A few days ago I posted about sharpening systems. Well, I bought the 8" Rikon Slow Speed Grinder at Woodcraft and sprung for the Wolverine jigs as well. 

I have mounted everything to my bench, however, the grinder/wheels have such extreme wobble as to render them unusable. I've read up on fixes. I've rotated the inside and outside washers. I've rotated the wheels. I've wire brushed the spindle and inside of washers. I've shimmed the washers. I used the washers from the other stone. I can't get it to reduce to a useable level!

Below is a video of the grinder with no shimming (can't figure out how to embed, so it's a link). Just stone and washers. Note that after it comes to a rest it REVERSES course as if it was totally unbalanced and the heavy side was coming to a rest at the bottom. 

Any help or ideas are welcome. Should I try to exchange this?

https://www.youtube.com/watch?v=v8NfEbP7POY&feature=youtu.be


----------



## robert421960 (Dec 9, 2010)

have you trued them with a diamond wheel dresser?
mine vibrated alot till i did that
like this
http://www.woodcraft.com/Product/2085990/43787/Diamond-Wheel-Dressing-Tool-120grit.aspx


----------



## MidKnight (Aug 6, 2012)

robert421960 said:


> have you trued them with a diamond wheel dresser?
> mine vibrated alot till i did that
> like this
> http://www.woodcraft.com/Product/2085990/43787/Diamond-Wheel-Dressing-Tool-120grit.aspx



The grinder came with one, but the problem isn't that it wobbles in and out (toward me and away) but from side to side. 

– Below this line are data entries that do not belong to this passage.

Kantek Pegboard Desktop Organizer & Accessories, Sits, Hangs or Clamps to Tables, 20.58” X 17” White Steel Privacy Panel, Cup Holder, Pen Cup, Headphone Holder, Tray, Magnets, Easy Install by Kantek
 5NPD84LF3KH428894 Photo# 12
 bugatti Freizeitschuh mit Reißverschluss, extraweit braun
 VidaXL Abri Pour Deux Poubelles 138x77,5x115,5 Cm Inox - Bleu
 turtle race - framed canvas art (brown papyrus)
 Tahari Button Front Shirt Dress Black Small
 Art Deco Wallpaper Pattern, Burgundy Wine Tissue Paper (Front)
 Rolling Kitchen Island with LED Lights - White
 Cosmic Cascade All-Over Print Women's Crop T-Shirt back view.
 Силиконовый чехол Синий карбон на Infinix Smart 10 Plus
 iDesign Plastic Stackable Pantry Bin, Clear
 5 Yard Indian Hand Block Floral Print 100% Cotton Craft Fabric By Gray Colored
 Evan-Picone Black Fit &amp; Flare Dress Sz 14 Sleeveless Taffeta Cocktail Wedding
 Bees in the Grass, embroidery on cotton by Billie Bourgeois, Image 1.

I think the wheel dresser only works in the other direction. Am I wrong?


----------



## robert421960 (Dec 9, 2010)

you are correct:thumbsup:
i would take it back and get another and run it while you are there to make sure it runs right


----------



## john lucas (Sep 18, 2007)

Sounds like you've done a lot. If the grinder is running true without the wheels then it has to be your washers, the stone or if it has some sizing washers in the stone hole then I would include that. 
The first thing to do is to rotate the stone and lock it down. It it wobbles do it again, and again etc until most or all of the wobble is gone. Typically on most less expensive grinders it's the washers that are the problem and sometimes you can shim them along with rotating the stone to get rid of the wobble. 
Once you get the side to side wobble you concentrate on the stones being out of round. A diamond hone with a jig to hold it is the best way to solve that problem. Start wheels and diamond hones held hand held don't necessarily true up a wheel and make it round. they are primarily used to simply clean or flatten the surface. Sometimes you can use the T shaped diamond hones resting on the tool rest to true a stone if you take light cuts. 
Here's my video. Hope it helps.


----------



## Cheyne55 (Dec 27, 2013)

I’ve been researching this topic for a few hours and found this post pretty helpful. Thanks for compiling the info in one spot.


----------



## MidKnight (Aug 6, 2012)

Well, I exchanged the defective Rikon for a new one. I have yet to tame all of it's own vibrations, but it was usable out of the box. I touched up my roughing gouge and spindle gouge. Wow. What a difference a few small seconds on the 120 stone makes. 

Also, the Wolverine jig is great. Just amazing. 

I got into turning a few short weeks ago and didn't have a way to sharpen (silly me). My tools dulled to a point that is embarrassing. So, I spent the last few weeks using dull dull dull tools... so my learning process was corrupted by it. I almost have to relearn my spindle gouge.


----------